The biggest challenge at the workshop is restoring Etceterini like the 750 Stanguellini Bialbero for which its owner won an award at the 2007 Pebble Beach Concourse d'Elegance. That car arrived at the workshop with only its chassis, a few crumbled body parts and a two-stroke Mercury outboard engine. In order to restore it, Wenig needed all of his best resourcefulness. He twice travelled to Italy and was given help from the Stanguellini museum. He was lucky enough to find an original 750cc Stanguellini engine in a wine cellar in France; he received the right color code for the unique Stanguellini red; and he had factory drawings to repair a few damaged chassis tubes.

"Everything depends on the damage," says Wenig. "In some cases you can hammer out the damage and get it rough and use that as a template to make a new piece. In some instances it has to be done from photographs by analyzing them. Sometimes you have to actually travel to see other cars that are not damaged. Sometimes you have original factory drawings. But ultimately what it comes down to is, at some point, when you get whatever information you get. It is a man, aluminum, and steel making a box and hitting it with an English hammer or rolling on a sand bag getting that shape just right." Components suppliers, another critical part of the business, are from around the world. "What happens is that you learn that a lot of cars, as obscure as they are, tend to have shared components with other vehicles. In this instance the Healey Westland had a Riley Motor, so motor components were actually Riley components. You make a lot of phone calls and send a lot of emails. If the part is really rare, then we will make it from scratch. Casting, computer modeling, machining... whatever it takes. We make a lot of custom parts."

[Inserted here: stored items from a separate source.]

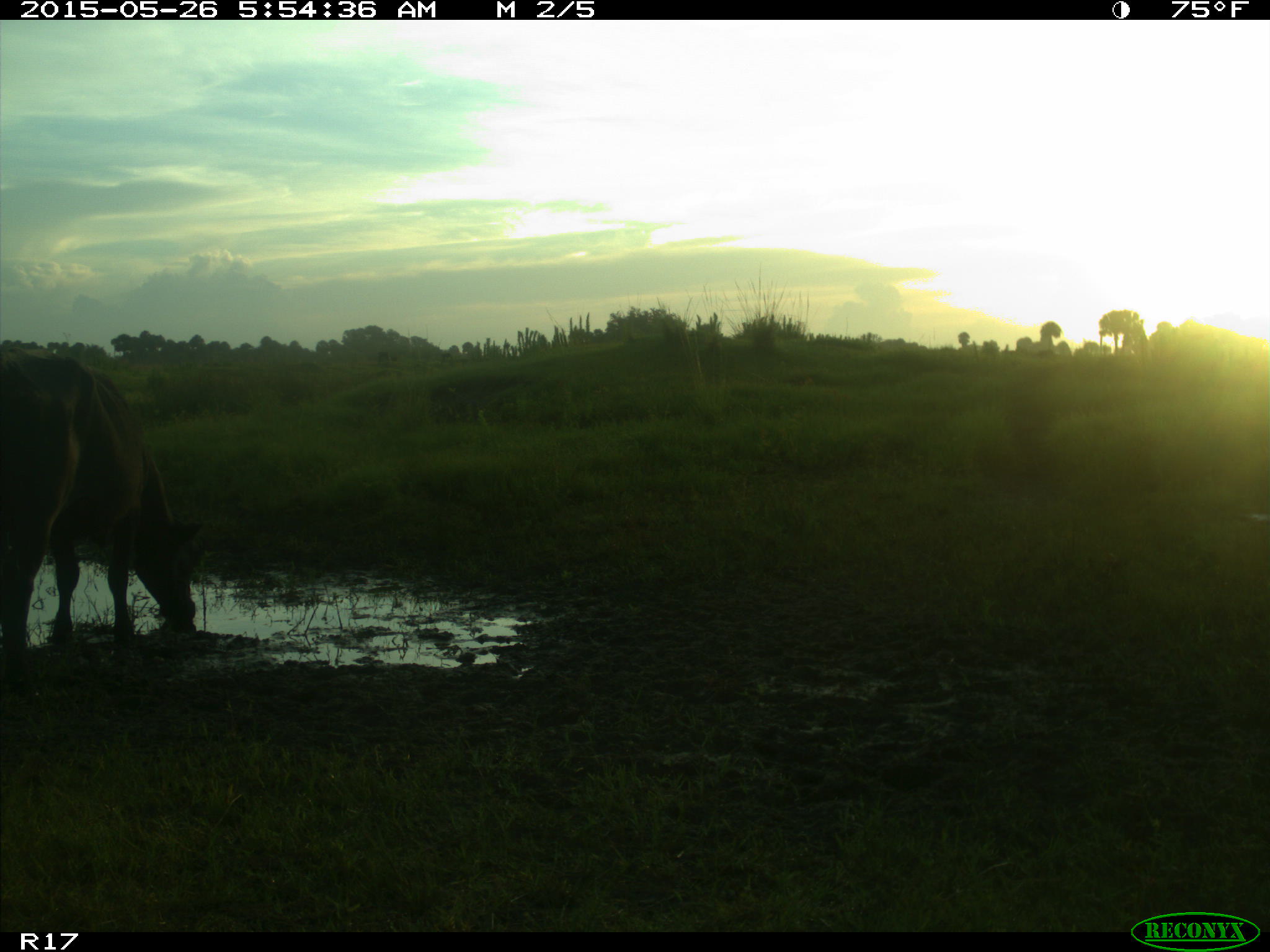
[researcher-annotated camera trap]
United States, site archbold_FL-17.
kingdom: Animalia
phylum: Chordata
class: Mammalia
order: Artiodactyla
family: Bovidae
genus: Bos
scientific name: Bos taurus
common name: domestic cow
Bos taurus (domestic cow).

Stanguellini and the Sport Speciale


The two most famous completed cars to emerge from The Creative Workshop are the 750 cc Stanguellini Bialbero Sports Racer and The Creative Workshop's own Sport Speciale (Italian accent, please). The latter is a custom hand-built coach build vehicle entirely from scratch that emulates the Italian racing cars of the late 50s and early 60s. Power, however, comes from a BMW V12 racing engine in order to avoid Ferrari's wrath. The inspiration came from models such as the Ferrari TR59, Maserati Birdcage, and the Aston Martin DBR1. An entirely hand-formed superleggera and aluminum sheets cover the structure, as it's a great testimony to the skills of the workshop's artisans.
"What is interesting and ironic is that since the community of coachbuilders that lived in Italy and did their thing," says Wenig, "they were a very close knit group of people. Most of them were in Modena [and had] that build technique and style that are very similar. When we restore a Vignale or Scaglietti, we don't see radical changes in the way they built the cars. Certainly there are differences with aluminum bending techniques, welding techniques, and rolling techniques, but it's not like we are building a Mustang or a Mercedes-Benz where, holy moly, the Mercedes-Benz is so much better built, so much better engineered."

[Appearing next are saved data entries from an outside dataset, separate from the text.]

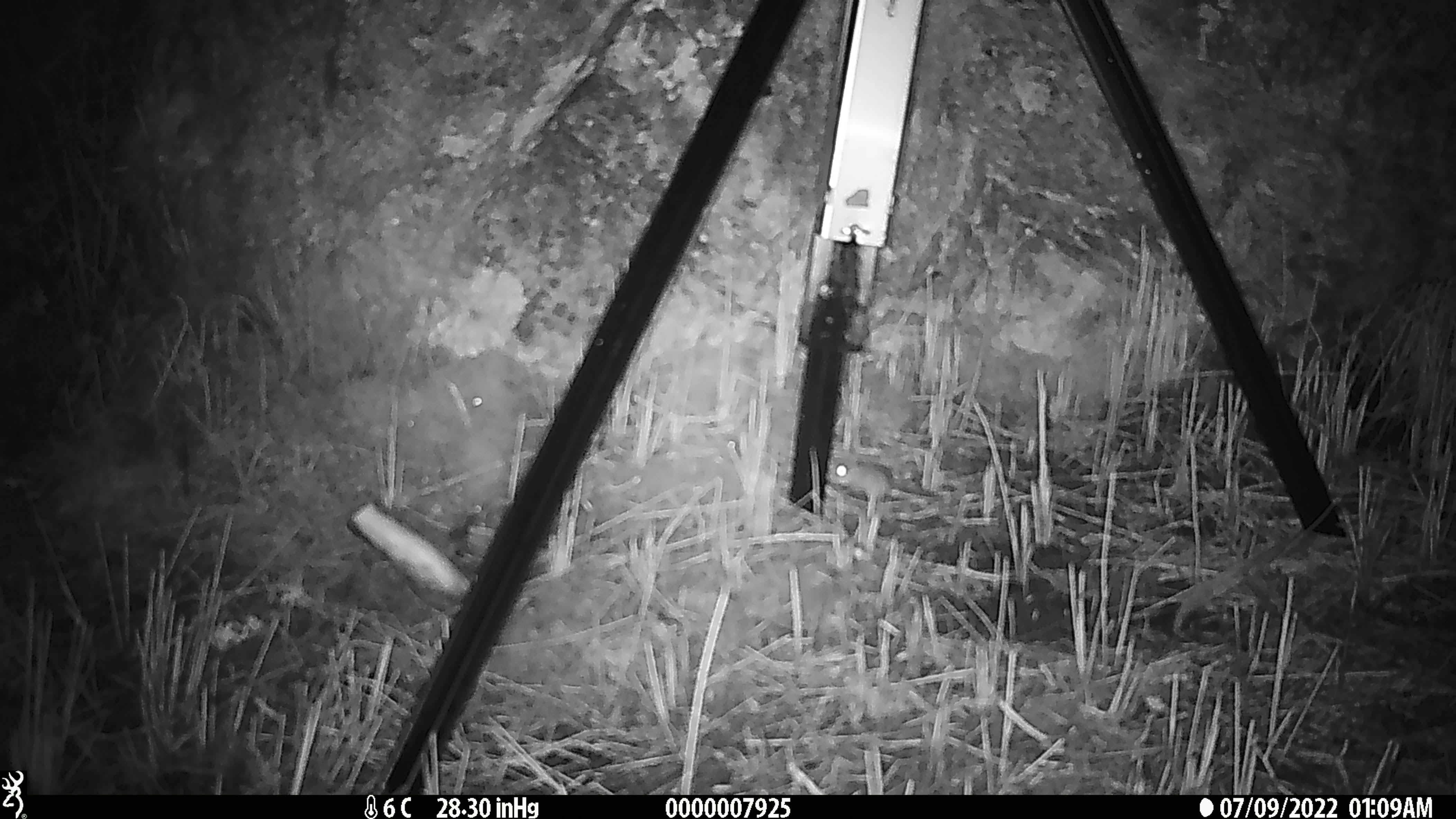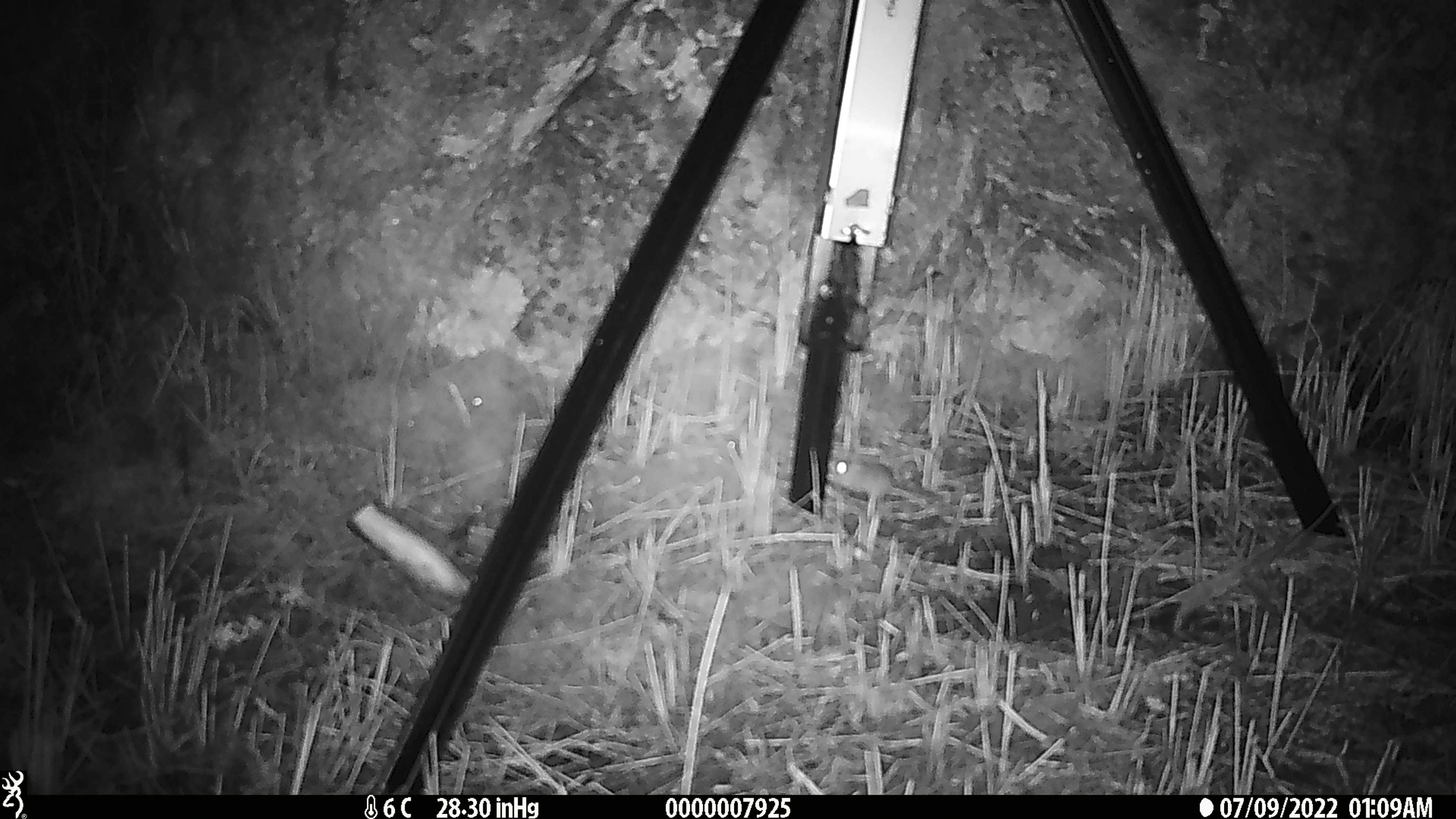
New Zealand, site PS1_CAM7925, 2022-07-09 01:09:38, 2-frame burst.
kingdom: Animalia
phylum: Chordata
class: Mammalia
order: Rodentia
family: Muridae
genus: Mus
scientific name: Mus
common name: mouse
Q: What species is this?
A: Mouse (Mus).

In its almost 10 years of existence, The Creative Workshop has completed about 100 nut-and-bolt restorations and several hundred more cars have passed through for anything from a small paint job to a complete engine overhaul.

The price of a complete restoration is dependent on the model, its rarity and, of course, the amount of work invested in the project. In general, an American car brand will be priced in the region of $150,000. For European cars, however, it tends to be in the range of $250,000, but for the rare and exotic, the bizarre and the one-off, it will cost the happy customer at least $350,000.

Such are the prices of present day Italian automotive art and craftsmanship.